Study text:
*** Begin section ***

Jul 25, 2017 at 12:00am ET By Alyssa Walker

Buddy programs, or mentor programs, are the key to your success as an international student.  The good news is that they exist in some form at most schools. 

What happens with a buddy program?  Typically, international students are paired with current students, prior to coming to campus.  When they arrive, they already know their buddy—and to whom they can direct their questions and concerns. 

In most programs, students are matched based on shared interests, language, course of study, and other student requests, like sports and activities. 

Buddies also have options to connect on social media before coming to campus.  Many schools use tools like group Facebook pages and Twitter accounts to link buddies before even meeting. 

If you’re a current or aspiring international student, read on.  Embrace your buddy program—and maybe even become a buddy yourself.


1. Campus Navigation

Perhaps the biggest thing a buddy can help you do is adjust to life on campus—and learn your way around.

If you want advice on where to go, how to get there, and what you should do, your buddy can not only tell you, but will probably offer to go there with you. 

Bottom line?  Don’t be shy.  In an article in US News and World Report, Chinese national Chloe Feng, an international student at McGill University, had a buddy when she first arrived.  Her experience was so positive, she is now a buddy to new students.

*** End section ***

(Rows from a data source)

*** Begin section ***

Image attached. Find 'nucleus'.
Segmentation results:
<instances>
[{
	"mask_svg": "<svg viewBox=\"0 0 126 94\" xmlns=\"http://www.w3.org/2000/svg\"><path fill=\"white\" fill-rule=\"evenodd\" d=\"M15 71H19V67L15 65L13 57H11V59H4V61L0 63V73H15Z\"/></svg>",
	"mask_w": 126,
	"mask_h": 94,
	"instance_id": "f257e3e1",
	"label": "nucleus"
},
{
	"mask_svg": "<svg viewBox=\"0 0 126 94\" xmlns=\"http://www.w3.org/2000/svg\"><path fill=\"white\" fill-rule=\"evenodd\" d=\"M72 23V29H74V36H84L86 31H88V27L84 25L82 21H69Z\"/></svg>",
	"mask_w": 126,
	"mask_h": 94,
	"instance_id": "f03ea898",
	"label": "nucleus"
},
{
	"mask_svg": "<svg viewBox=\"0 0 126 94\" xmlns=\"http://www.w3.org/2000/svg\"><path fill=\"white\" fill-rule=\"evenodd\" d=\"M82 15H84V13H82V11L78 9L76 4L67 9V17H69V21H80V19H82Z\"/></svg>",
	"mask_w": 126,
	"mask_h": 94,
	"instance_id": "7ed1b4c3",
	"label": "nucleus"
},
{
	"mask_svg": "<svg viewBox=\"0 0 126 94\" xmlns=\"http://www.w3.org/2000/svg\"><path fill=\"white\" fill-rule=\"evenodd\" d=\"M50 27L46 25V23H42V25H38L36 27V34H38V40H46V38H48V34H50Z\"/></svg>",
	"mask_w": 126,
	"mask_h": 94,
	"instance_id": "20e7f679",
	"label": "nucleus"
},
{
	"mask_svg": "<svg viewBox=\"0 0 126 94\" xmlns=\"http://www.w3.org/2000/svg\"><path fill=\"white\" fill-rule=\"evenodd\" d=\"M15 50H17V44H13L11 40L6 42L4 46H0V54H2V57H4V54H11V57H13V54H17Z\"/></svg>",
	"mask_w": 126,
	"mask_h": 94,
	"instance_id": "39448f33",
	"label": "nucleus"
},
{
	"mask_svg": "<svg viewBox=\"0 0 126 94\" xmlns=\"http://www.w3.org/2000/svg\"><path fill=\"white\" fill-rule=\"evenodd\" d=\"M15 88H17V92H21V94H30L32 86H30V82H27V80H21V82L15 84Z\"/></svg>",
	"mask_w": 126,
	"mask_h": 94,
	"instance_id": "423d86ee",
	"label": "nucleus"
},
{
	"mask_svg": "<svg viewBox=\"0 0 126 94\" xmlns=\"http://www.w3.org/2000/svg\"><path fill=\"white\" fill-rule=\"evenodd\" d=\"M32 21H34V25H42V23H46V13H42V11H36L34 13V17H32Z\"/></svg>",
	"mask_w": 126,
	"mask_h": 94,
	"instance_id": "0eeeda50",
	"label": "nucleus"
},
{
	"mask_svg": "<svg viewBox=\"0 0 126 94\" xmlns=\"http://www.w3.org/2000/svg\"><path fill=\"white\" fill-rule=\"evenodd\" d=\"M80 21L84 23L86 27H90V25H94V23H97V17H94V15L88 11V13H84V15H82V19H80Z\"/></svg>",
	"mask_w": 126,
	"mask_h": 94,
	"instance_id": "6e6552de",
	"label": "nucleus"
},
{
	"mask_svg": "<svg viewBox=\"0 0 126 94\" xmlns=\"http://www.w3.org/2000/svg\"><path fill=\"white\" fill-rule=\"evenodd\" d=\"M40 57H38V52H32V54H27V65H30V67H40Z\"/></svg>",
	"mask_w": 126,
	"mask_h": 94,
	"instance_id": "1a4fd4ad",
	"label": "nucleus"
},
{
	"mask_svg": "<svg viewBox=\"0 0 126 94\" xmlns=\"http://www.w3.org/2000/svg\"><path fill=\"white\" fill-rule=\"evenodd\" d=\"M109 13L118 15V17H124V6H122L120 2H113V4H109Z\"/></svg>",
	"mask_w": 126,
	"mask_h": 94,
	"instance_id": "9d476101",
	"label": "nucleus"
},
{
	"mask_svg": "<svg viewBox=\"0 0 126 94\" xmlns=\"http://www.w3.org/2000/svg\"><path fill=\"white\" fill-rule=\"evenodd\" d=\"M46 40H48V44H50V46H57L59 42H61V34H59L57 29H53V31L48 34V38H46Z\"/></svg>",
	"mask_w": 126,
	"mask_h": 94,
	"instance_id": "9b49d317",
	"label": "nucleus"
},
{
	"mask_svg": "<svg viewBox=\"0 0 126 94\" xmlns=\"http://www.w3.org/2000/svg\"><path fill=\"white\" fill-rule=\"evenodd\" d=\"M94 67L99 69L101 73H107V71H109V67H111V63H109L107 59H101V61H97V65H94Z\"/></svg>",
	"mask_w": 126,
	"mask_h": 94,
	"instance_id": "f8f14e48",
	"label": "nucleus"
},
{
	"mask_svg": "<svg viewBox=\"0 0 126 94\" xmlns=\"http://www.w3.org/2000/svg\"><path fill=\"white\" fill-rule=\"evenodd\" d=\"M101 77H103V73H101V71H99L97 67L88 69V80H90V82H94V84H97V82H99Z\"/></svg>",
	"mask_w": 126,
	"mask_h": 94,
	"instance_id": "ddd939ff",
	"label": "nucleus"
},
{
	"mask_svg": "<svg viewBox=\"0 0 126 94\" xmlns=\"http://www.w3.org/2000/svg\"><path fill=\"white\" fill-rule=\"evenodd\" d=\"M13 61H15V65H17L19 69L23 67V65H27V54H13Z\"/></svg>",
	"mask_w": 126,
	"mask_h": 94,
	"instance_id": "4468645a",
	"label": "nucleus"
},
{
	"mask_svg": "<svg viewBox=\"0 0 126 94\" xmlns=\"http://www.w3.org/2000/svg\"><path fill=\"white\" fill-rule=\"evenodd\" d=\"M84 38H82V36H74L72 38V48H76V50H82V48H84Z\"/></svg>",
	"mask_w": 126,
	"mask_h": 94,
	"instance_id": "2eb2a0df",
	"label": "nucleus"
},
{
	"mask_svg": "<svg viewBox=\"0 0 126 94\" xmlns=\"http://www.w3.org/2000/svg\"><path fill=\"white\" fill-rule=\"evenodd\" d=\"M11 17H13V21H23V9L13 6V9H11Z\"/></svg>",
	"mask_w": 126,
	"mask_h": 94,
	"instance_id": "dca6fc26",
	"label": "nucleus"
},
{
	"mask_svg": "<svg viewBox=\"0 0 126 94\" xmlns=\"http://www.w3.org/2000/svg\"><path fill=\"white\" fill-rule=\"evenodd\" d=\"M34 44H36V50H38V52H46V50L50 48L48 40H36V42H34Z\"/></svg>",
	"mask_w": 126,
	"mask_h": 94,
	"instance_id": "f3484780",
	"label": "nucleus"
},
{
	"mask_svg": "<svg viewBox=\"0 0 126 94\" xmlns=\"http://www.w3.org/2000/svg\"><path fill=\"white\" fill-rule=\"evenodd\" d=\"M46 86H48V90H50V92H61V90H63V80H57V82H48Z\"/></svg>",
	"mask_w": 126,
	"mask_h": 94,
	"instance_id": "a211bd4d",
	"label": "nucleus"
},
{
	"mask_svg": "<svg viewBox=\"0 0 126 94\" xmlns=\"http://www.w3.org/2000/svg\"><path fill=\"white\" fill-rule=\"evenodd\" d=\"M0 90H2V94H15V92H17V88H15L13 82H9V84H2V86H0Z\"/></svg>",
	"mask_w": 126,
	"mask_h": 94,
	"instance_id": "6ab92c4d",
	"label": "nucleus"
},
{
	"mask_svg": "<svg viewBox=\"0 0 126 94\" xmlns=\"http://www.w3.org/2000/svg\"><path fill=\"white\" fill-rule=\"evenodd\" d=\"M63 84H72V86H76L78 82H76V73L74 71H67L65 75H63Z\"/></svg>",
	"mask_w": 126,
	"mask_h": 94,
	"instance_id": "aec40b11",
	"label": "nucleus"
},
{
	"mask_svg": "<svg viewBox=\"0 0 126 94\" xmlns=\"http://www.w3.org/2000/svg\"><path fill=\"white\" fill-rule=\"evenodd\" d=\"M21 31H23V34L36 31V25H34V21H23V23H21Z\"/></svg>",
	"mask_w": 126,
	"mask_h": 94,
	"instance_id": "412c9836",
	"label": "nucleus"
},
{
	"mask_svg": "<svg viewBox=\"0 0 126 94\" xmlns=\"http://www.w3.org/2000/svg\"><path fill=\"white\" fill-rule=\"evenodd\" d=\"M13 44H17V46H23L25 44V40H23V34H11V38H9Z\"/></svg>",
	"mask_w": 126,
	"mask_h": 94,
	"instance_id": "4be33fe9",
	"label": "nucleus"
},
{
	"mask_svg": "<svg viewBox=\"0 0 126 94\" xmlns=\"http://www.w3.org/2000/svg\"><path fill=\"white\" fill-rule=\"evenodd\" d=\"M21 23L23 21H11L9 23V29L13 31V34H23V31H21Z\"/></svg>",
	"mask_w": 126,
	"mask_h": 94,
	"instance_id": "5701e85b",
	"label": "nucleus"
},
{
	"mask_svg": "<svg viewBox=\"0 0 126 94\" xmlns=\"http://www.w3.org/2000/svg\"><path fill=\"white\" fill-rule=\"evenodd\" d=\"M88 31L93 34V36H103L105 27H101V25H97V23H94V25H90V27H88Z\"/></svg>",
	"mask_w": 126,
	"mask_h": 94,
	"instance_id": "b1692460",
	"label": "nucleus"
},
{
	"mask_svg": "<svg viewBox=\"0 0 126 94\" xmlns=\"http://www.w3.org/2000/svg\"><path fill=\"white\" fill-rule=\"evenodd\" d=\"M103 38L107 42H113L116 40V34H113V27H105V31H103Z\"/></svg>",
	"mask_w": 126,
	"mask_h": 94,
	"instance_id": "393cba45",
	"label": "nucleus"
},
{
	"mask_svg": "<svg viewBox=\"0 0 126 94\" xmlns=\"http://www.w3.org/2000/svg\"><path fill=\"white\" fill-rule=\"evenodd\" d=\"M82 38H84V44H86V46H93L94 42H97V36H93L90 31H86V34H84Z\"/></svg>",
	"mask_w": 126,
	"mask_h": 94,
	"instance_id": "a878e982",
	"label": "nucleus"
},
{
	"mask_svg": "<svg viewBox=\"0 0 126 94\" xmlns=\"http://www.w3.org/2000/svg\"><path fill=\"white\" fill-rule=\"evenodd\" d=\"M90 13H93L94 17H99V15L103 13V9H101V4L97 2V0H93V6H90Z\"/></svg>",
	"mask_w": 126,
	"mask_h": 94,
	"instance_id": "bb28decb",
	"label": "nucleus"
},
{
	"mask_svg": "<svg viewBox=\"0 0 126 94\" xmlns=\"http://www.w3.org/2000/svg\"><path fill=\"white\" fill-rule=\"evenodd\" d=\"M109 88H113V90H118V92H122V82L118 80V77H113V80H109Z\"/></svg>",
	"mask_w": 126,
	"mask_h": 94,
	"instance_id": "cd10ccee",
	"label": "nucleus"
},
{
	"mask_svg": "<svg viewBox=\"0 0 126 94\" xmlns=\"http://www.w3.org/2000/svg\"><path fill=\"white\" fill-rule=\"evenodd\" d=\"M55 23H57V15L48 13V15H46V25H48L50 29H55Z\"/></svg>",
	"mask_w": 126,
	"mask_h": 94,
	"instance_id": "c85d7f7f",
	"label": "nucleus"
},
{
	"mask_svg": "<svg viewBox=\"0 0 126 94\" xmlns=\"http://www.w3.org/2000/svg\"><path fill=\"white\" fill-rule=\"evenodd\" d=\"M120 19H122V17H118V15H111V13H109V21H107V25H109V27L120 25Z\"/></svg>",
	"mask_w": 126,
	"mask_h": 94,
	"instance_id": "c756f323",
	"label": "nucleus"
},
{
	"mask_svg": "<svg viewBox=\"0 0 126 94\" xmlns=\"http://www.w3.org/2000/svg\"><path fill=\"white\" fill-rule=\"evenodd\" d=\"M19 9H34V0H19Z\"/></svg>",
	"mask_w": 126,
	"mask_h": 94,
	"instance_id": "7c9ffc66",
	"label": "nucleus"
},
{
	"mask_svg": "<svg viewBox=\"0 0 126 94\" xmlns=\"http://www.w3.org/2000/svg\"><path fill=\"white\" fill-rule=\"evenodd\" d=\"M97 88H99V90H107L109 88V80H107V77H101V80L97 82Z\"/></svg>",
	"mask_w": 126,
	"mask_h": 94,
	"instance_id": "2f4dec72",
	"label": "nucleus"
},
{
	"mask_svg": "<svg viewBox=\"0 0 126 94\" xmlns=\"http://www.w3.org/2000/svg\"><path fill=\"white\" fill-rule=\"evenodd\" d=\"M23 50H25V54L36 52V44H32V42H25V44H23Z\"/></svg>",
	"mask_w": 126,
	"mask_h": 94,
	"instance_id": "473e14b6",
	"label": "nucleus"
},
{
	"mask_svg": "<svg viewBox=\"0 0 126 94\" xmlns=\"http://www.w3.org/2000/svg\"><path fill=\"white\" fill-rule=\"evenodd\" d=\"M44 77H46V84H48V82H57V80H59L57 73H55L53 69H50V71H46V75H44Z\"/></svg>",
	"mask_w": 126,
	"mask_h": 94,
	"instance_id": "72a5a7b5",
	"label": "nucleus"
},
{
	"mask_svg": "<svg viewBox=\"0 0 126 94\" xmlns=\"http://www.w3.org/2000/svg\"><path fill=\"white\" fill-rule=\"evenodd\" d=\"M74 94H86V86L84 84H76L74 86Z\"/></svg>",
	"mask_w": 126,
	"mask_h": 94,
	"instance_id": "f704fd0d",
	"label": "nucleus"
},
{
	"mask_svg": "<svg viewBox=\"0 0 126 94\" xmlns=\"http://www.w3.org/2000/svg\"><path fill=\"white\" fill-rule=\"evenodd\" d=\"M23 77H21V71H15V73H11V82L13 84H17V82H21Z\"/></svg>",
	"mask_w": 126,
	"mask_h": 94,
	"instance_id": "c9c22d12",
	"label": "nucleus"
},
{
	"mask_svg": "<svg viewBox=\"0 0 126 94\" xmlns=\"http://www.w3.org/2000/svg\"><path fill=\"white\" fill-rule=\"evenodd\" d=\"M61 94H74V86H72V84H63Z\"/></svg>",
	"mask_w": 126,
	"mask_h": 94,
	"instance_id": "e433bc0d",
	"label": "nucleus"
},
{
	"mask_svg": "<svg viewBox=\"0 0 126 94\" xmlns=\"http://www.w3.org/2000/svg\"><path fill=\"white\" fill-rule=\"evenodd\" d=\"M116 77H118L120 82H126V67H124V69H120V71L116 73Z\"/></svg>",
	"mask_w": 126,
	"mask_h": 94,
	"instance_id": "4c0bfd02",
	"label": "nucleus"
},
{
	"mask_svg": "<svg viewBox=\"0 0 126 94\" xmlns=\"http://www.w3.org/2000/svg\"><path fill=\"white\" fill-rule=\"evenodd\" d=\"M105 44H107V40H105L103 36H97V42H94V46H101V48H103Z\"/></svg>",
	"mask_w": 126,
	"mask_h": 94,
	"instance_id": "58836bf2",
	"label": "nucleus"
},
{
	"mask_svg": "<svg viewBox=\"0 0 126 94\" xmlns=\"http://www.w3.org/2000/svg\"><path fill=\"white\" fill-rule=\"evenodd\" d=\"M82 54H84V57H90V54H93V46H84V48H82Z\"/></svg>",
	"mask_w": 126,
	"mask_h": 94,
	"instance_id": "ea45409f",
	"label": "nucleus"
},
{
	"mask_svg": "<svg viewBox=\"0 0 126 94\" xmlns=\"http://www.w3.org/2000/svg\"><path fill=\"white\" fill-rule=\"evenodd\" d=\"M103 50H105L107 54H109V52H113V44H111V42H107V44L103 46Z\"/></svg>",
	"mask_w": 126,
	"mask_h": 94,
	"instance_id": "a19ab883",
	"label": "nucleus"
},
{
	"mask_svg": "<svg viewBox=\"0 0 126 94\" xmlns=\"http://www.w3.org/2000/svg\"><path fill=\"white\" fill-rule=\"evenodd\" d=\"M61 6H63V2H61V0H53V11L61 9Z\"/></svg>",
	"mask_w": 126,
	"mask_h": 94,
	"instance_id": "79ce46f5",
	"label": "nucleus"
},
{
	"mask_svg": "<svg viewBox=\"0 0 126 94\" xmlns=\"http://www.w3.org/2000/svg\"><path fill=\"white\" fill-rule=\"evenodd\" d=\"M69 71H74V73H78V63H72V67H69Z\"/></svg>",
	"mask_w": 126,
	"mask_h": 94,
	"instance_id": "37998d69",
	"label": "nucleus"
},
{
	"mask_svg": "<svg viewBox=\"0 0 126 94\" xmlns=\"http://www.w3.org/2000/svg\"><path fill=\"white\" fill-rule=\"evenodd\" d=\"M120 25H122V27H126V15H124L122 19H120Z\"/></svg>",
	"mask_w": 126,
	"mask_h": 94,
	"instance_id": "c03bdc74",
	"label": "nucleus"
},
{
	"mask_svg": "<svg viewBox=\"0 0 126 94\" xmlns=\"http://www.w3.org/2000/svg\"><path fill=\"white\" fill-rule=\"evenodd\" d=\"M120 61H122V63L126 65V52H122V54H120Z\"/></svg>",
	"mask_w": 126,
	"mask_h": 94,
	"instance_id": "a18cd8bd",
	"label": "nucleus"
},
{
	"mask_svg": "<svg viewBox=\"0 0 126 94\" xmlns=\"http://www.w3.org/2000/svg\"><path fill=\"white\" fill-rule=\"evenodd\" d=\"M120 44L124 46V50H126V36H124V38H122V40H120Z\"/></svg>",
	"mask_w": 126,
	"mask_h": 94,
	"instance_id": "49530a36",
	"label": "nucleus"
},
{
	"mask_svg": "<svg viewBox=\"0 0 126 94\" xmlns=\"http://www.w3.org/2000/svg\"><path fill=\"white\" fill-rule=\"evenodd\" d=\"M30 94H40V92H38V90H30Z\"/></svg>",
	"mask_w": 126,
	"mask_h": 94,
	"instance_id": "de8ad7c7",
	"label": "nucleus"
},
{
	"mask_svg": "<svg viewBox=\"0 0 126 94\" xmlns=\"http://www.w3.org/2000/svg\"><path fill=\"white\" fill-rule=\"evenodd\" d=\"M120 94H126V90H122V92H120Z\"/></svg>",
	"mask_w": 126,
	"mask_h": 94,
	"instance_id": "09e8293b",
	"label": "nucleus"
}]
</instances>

*** End section ***

Study questions:
**a)** According to the article on buddy programs, what are students matched on in most programs?
**b)** Rewrite the part of the article on buddy programs starting at "1. Campus Navigation" and ending at "to new students.", with "shy" replaced by "timid".
You won't need the rows for any of this.

Solutions below:
**a)** They are matched on shared interests, language, course of study, and other student requests, like sports and activities.

**b)**
1. Campus Navigation

Perhaps the biggest thing a buddy can help you do is adjust to life on campus—and learn your way around.

If you want advice on where to go, how to get there, and what you should do, your buddy can not only tell you, but will probably offer to go there with you. 

Bottom line?  Don’t be timid.  In an article in US News and World Report, Chinese national Chloe Feng, an international student at McGill University, had a buddy when she first arrived.  Her experience was so positive, she is now a buddy to new students.